Extract to read Start Marker

Things that can remove your residual Ammonia
1) Activated Carbon which is expensive and non rechargeable,non specific in its adsorption.
2) One of those commercial preparation,eg Ammonia binding products(Amquel)
3)Zeolite (rocks and powder) is used for Ammonia removal as well as for controlling PH. However the downside to Zeolite is that you're not able to use salt for treating bacteria/parasites because salt will re-release the ammonia from the Zeolite rocks. Then it has to be regenerated after a certain period of time which requires removing the zeolite.

Footnote on Zeolites

Zeolite will adsorb Ammonia immediately when added to the water if no salt is present. It can be recharged by a 3% Salt solution.
How Much to Use
1 gram of Zeolite will remove 1.5milligrams of ammonia from a liter of water. Take an Ammonia reading of your pond in PPM (parts per million). Divide by 1.5. Multiply by the numbers of Liters in your pond (3.78 Liters = 1 Gallon). The final volume is the number of grams needed to treat your pond (1 level teaspoon of Zeolite equals 6 Grams).

Extract to read End Marker

Required action – From the notes on removing residual ammonia, list every method or material given for removing ammonia.

Study material Start Marker

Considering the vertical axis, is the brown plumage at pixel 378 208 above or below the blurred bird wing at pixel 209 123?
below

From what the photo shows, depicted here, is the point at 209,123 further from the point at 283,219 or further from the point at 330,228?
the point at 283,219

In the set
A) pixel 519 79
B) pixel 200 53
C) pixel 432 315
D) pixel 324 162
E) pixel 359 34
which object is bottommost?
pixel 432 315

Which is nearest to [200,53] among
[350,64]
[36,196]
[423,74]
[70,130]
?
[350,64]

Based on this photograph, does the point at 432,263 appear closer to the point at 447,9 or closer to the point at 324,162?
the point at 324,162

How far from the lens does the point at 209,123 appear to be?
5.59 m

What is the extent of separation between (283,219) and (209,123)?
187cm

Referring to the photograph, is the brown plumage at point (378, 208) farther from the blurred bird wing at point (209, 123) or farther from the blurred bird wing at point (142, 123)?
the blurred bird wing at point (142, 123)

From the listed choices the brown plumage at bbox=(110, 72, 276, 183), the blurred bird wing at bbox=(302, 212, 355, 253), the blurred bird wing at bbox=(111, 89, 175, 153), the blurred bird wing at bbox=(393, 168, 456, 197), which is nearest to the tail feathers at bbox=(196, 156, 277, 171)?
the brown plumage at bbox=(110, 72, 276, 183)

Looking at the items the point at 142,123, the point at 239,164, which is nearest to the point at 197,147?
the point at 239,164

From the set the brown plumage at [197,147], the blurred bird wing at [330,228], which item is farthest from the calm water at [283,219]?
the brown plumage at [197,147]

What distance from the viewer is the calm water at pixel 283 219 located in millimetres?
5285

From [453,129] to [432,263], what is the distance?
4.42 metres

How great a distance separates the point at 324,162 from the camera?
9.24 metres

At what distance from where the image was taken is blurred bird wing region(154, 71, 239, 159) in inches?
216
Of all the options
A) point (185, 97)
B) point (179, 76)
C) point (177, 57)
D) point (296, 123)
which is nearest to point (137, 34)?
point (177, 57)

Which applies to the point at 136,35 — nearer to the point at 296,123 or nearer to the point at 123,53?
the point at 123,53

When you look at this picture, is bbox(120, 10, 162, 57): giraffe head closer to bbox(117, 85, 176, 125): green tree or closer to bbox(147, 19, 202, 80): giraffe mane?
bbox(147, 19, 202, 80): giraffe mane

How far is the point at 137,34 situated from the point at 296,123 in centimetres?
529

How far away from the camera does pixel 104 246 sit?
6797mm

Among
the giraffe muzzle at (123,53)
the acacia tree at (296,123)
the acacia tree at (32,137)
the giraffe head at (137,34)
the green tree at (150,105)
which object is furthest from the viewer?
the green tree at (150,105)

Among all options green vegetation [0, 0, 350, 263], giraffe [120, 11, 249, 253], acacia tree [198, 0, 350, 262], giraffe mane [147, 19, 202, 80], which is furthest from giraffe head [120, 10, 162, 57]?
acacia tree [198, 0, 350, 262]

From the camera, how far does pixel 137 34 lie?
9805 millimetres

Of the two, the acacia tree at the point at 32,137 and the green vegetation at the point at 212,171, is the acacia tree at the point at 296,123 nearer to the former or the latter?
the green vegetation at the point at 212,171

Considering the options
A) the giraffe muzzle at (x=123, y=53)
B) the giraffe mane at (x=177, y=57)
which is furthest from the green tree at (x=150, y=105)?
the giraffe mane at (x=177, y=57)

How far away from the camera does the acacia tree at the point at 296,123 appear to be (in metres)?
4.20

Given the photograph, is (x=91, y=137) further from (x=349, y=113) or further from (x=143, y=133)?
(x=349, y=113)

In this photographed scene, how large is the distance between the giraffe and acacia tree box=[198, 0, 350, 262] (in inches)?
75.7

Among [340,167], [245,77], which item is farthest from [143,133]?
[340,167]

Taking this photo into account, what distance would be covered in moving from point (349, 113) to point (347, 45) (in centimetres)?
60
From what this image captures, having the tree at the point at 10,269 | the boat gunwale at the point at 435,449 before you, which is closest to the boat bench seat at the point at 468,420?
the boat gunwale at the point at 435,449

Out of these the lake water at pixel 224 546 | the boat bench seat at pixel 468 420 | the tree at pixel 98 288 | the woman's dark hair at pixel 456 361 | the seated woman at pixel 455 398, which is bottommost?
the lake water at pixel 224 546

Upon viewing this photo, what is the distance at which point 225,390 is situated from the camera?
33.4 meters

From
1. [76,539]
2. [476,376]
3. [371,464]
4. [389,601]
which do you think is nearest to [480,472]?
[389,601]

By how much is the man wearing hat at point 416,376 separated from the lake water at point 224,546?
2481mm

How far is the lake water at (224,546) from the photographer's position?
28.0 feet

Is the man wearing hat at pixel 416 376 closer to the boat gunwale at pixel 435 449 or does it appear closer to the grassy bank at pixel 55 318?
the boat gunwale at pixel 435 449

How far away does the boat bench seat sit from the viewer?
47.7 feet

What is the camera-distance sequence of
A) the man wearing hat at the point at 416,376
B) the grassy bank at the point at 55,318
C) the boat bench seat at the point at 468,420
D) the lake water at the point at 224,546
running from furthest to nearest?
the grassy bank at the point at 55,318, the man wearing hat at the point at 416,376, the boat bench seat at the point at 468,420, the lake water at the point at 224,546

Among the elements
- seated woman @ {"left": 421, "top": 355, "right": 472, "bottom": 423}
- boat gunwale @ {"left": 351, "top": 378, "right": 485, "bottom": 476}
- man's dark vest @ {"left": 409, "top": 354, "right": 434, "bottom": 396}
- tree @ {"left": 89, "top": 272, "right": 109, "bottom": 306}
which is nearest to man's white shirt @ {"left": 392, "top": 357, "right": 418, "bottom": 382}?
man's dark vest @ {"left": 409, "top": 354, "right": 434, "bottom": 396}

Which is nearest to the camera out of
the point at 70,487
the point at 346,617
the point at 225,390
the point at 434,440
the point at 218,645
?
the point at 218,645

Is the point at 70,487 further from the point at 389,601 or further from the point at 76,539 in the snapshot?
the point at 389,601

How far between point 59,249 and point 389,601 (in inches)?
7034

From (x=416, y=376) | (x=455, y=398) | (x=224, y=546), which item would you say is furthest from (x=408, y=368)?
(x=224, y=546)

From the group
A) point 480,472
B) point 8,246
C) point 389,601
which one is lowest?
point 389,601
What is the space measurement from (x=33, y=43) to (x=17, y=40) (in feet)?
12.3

Study material End Marker
Study material Start Marker

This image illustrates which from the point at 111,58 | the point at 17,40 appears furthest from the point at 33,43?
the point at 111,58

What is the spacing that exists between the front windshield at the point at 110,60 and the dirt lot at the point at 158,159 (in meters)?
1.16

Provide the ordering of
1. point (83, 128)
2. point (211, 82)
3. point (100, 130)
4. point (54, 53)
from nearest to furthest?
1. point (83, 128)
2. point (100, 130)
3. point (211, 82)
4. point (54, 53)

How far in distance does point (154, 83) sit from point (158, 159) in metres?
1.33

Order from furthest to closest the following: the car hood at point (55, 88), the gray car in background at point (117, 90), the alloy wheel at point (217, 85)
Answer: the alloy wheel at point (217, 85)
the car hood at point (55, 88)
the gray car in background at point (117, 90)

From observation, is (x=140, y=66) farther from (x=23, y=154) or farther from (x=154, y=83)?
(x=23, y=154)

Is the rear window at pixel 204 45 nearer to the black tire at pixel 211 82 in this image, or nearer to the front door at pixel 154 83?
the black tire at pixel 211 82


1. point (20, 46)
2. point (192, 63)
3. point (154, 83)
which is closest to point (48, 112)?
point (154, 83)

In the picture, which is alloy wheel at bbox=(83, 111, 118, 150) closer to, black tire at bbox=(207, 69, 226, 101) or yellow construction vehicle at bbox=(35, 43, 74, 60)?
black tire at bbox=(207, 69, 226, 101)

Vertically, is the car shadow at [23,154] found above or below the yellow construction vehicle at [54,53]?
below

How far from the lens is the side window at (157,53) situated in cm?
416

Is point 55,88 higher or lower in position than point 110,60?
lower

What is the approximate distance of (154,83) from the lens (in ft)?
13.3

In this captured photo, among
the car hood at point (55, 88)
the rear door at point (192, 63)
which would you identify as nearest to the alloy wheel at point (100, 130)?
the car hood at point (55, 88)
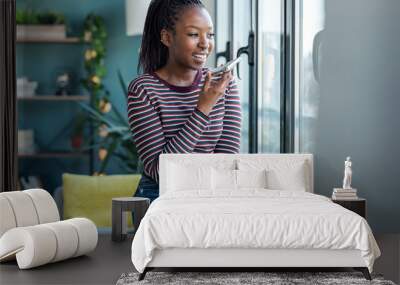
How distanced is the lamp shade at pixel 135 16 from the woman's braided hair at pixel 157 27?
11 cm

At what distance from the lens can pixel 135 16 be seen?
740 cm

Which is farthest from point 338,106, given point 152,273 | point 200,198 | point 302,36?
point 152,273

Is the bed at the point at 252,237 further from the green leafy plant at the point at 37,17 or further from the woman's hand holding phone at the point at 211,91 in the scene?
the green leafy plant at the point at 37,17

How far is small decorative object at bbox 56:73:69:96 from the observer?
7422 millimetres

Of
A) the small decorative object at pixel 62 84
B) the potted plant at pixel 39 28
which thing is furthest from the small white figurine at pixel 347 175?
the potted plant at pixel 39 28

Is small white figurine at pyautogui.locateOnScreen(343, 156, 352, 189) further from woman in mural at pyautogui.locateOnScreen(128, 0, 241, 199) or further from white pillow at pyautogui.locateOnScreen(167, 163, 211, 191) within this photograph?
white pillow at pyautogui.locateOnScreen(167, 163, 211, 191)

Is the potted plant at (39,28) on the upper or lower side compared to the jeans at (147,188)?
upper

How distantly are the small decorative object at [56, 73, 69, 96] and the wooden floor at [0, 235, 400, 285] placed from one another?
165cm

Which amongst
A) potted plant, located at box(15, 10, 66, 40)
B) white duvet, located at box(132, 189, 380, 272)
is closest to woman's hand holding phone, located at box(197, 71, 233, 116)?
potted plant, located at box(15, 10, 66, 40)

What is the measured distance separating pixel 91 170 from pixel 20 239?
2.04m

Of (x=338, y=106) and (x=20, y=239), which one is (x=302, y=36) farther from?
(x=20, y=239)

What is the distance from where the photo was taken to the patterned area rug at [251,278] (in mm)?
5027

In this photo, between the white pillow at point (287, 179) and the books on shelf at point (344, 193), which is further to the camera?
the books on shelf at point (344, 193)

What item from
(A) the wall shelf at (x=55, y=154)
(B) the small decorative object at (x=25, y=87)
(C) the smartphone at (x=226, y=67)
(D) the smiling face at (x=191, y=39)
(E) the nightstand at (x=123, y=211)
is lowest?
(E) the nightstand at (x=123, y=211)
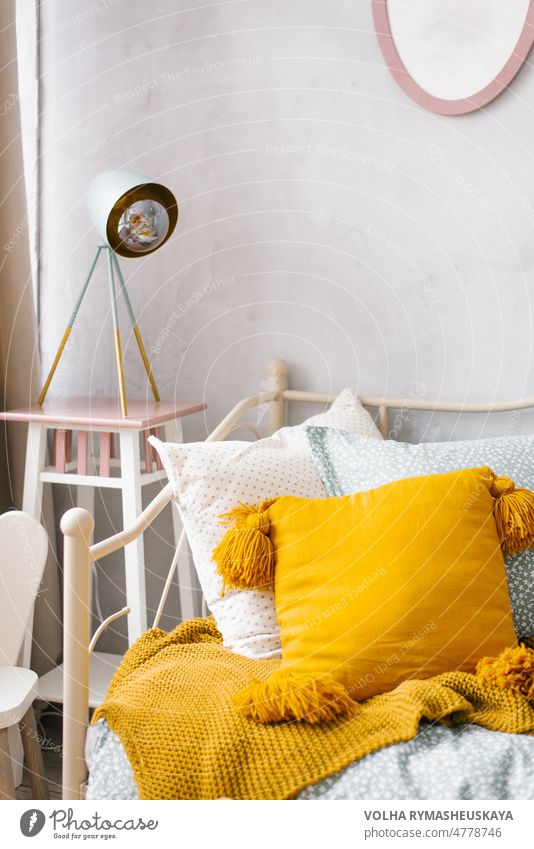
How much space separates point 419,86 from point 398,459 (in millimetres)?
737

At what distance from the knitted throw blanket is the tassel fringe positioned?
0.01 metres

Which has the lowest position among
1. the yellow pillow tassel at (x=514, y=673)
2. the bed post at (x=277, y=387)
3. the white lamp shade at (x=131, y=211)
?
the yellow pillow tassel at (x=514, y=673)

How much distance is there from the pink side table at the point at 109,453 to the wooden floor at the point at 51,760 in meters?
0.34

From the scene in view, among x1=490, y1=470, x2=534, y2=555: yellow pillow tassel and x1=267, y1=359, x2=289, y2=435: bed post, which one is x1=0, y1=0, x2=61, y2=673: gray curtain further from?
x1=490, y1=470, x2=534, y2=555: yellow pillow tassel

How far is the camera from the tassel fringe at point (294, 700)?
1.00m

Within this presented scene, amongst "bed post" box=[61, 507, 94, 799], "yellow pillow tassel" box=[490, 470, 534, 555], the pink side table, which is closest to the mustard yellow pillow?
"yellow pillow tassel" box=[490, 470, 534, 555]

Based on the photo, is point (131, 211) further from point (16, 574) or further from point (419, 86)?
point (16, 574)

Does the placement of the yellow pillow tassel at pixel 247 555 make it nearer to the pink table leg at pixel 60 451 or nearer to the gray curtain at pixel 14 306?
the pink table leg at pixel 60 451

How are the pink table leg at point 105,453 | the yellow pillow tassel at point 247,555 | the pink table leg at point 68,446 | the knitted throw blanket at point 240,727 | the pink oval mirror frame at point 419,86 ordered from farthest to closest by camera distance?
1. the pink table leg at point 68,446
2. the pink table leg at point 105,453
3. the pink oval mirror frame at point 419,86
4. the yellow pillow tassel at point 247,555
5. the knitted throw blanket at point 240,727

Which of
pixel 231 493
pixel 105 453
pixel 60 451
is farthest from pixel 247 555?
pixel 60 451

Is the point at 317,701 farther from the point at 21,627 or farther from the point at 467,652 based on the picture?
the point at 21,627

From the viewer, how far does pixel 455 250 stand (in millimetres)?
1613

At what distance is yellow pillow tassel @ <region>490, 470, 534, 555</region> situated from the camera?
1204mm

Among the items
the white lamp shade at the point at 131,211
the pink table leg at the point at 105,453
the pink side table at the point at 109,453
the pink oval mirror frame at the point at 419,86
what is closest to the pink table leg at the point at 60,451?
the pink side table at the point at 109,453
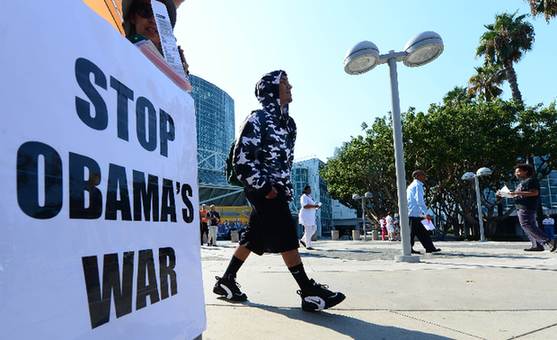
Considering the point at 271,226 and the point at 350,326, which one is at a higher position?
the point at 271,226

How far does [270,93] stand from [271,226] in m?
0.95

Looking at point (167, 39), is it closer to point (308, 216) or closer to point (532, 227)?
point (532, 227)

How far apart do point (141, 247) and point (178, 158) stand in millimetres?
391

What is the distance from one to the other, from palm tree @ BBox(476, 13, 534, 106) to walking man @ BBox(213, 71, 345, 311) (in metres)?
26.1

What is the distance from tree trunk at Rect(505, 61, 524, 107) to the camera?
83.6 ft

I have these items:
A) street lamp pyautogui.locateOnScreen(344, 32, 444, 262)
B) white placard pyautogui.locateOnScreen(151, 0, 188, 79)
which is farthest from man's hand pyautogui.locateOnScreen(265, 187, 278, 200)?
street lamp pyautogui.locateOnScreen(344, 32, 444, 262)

Study material End Marker

Task result – Activated carbon; commercial ammonia-binding products such as Amquel; zeolite (rocks and powder)